As Catholics, our insistence on the importance of incarnational anthropology and sacramental theology that is realized through communal liturgies and physical symbols is a source of our shared strength and ecclesial unity. But it can also inhibit us from asking: How do we live our faith when we cannot be physically present for Mass and receive the Eucharist?

When we cannot express our faith through our most central shared act of worship, we can and should look to our own salvation history for guidance. We might think of ourselves as entering into solidarity with the Jewish people during the Babylonian captivity. Exiled from their homeland, their temple destroyed and sacrifice at the altar no longer possible, the Jewish community drew spiritual nourishment and practical guidance from the word. Our own Liturgy of the Word, in which we listen to the Scriptures and reflect upon what these passages might mean for our contemporary circumstances, is a direct fruit of the Jewish people’s resilience during a time of crisis and unfailing reliance on God’s ability to continue to sanctify the community, even without access to the temple.

We draw inspiration, too, from the early Christian communities who gathered in homes to break open the Word of God, offer up petitions and share the eucharistic meal. Before there was a formalized caste of ordained clergy, St. Justin Martyr tells us, there was the eucharistic gathering—the primary and primordial iteration of the domestic church.
------------------------------
- _WORK INSTRUCTION 1_
List the activities that, according to the passage on living the faith without Mass, early Christian communities carried out when they gathered in homes.
- _WORK INSTRUCTION 2_
According to the passage on living the faith without Mass, who says the eucharistic gathering existed before there was a formalized caste of ordained clergy?

- _STORED DATA_
------------------------------
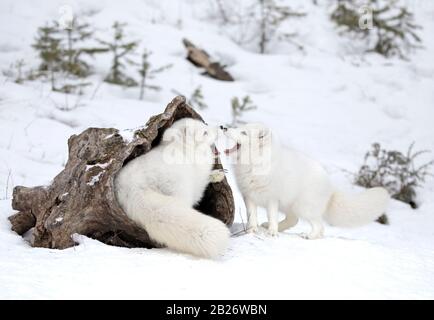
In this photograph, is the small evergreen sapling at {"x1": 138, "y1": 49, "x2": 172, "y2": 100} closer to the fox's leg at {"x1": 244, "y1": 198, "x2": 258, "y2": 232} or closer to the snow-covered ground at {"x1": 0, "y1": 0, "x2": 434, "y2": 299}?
the snow-covered ground at {"x1": 0, "y1": 0, "x2": 434, "y2": 299}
------------------------------
- _FINAL ANSWER 1_
- Breaking open the Word of God
- Offering up petitions
- Sharing the eucharistic meal

- _FINAL ANSWER 2_
St. Justin Martyr